» What the exercise asks:
Each entry below is to be reproduced exactly, though any pictures it holds must be omitted.

Start of Available records

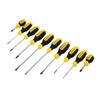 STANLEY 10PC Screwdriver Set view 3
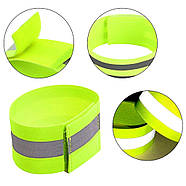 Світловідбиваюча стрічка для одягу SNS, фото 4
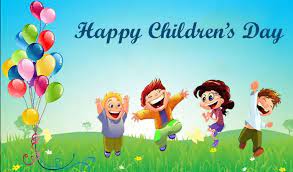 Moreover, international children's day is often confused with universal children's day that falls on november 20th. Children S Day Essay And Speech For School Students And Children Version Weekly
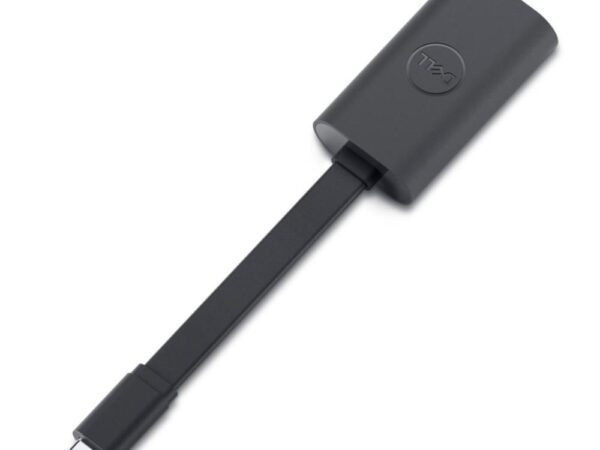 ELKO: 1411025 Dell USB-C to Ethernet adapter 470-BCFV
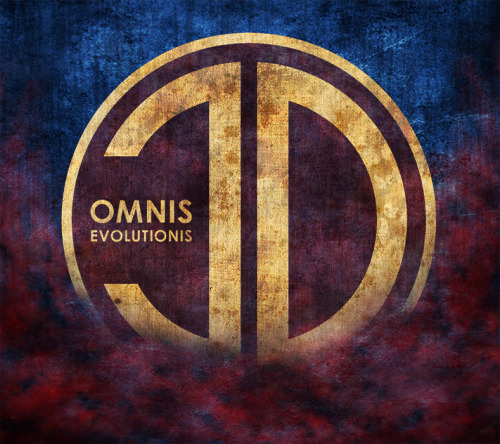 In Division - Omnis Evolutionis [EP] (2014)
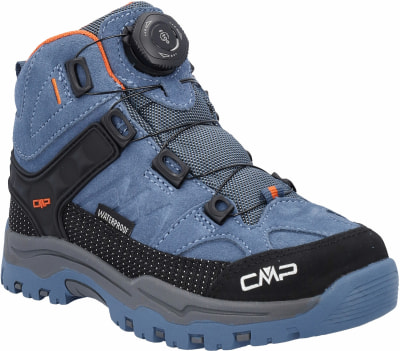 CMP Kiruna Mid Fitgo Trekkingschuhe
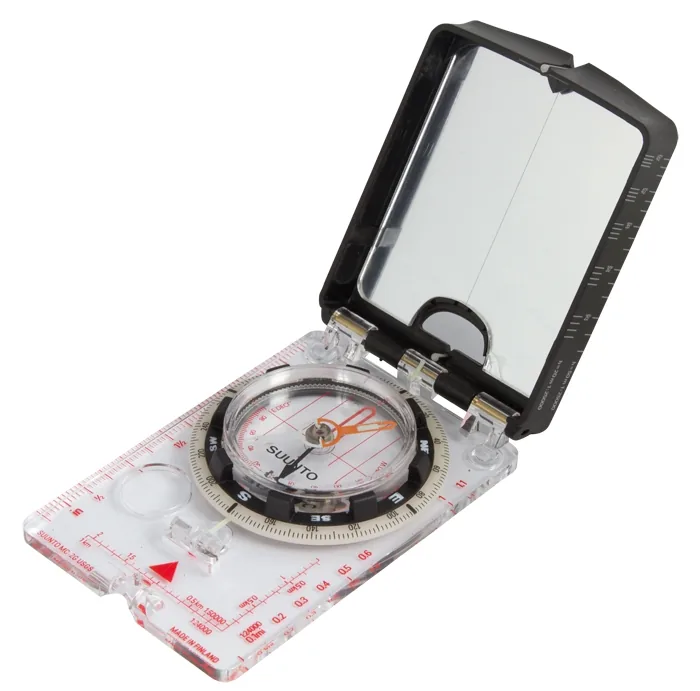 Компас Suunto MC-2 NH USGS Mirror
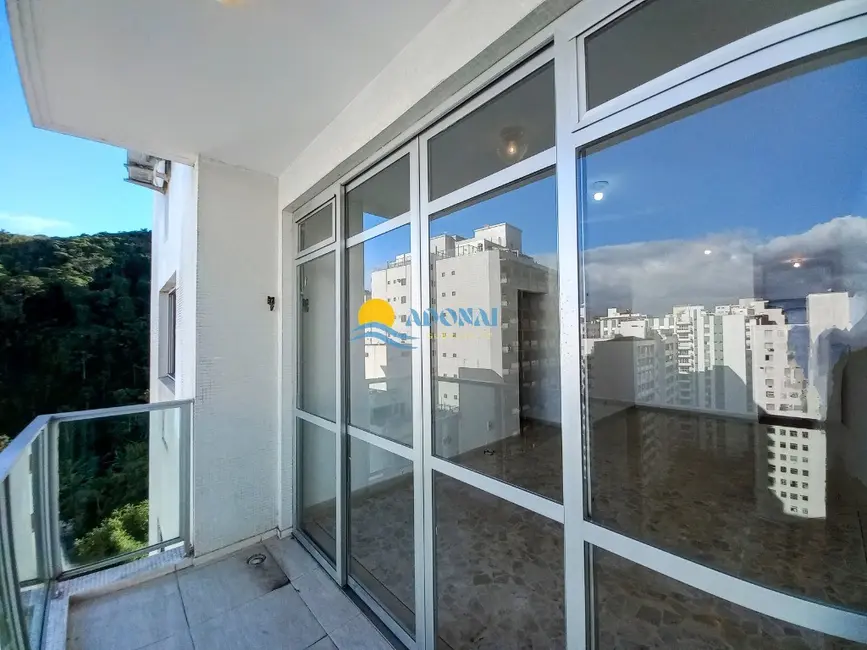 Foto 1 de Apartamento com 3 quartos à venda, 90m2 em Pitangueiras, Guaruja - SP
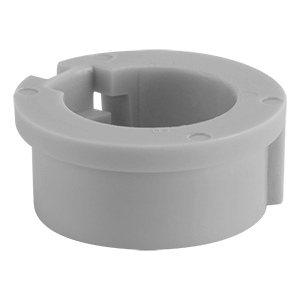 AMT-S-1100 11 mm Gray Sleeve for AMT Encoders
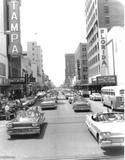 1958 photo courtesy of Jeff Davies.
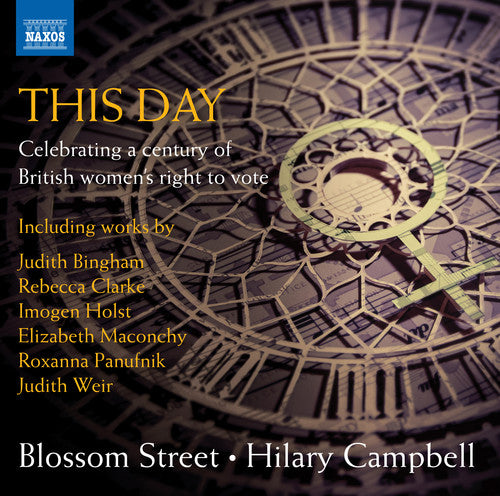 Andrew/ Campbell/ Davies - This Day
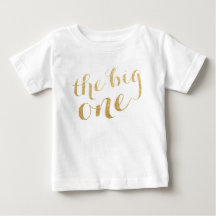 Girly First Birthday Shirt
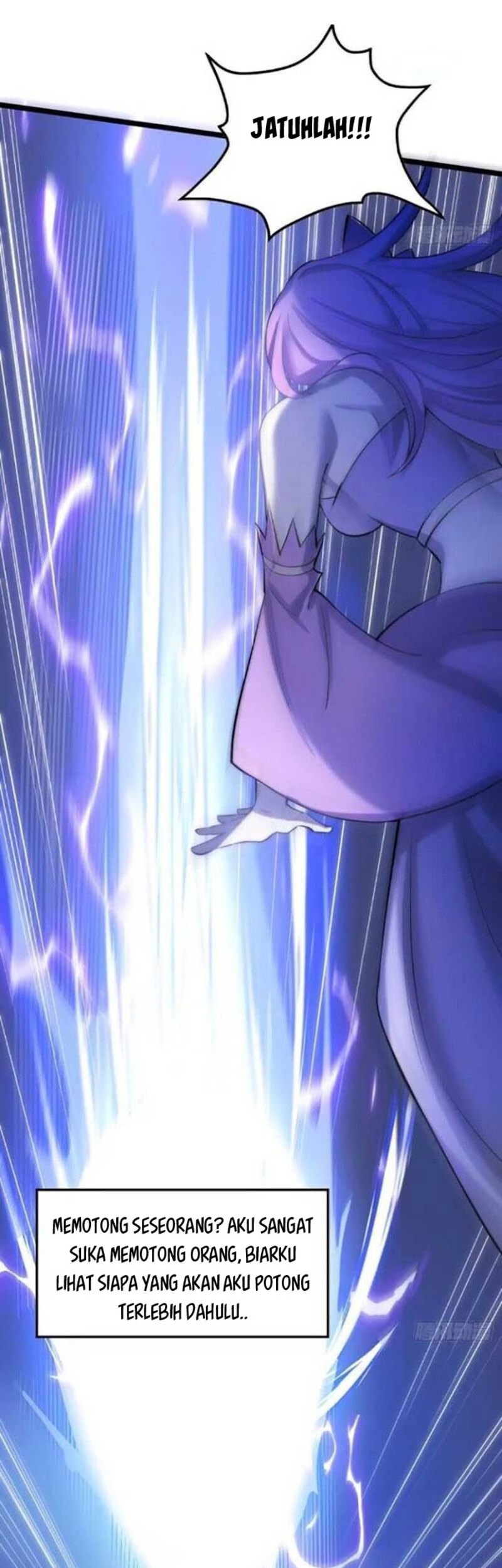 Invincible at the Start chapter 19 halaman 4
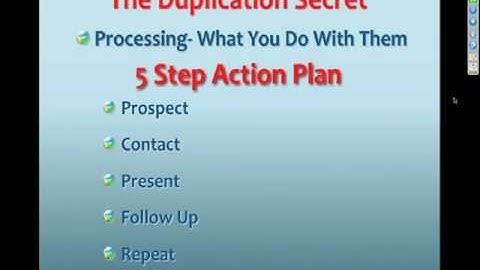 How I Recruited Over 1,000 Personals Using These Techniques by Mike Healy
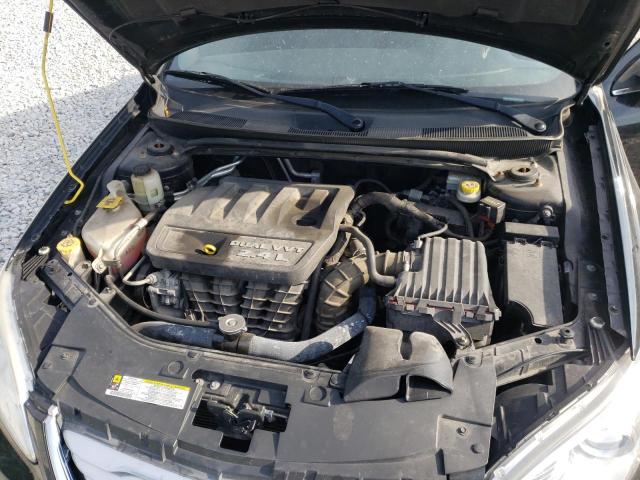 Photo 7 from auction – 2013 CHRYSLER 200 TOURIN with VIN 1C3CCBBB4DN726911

End of Available records

» Task answer:
 STANLEY 10PC Screwdriver Set view 3
 Світловідбиваюча стрічка для одягу SNS, фото 4
 Moreover, international children's day is often confused with universal children's day that falls on november 20th. Children S Day Essay And Speech For School Students And Children Version Weekly
 ELKO: 1411025 Dell USB-C to Ethernet adapter 470-BCFV
 In Division - Omnis Evolutionis [EP] (2014)
 CMP Kiruna Mid Fitgo Trekkingschuhe
 Компас Suunto MC-2 NH USGS Mirror
 Foto 1 de Apartamento com 3 quartos à venda, 90m2 em Pitangueiras, Guaruja - SP
 AMT-S-1100 11 mm Gray Sleeve for AMT Encoders
 1958 photo courtesy of Jeff Davies.
 Andrew/ Campbell/ Davies - This Day
 Girly First Birthday Shirt
 Invincible at the Start chapter 19 halaman 4
 How I Recruited Over 1,000 Personals Using These Techniques by Mike Healy
 Photo 7 from auction – 2013 CHRYSLER 200 TOURIN with VIN 1C3CCBBB4DN726911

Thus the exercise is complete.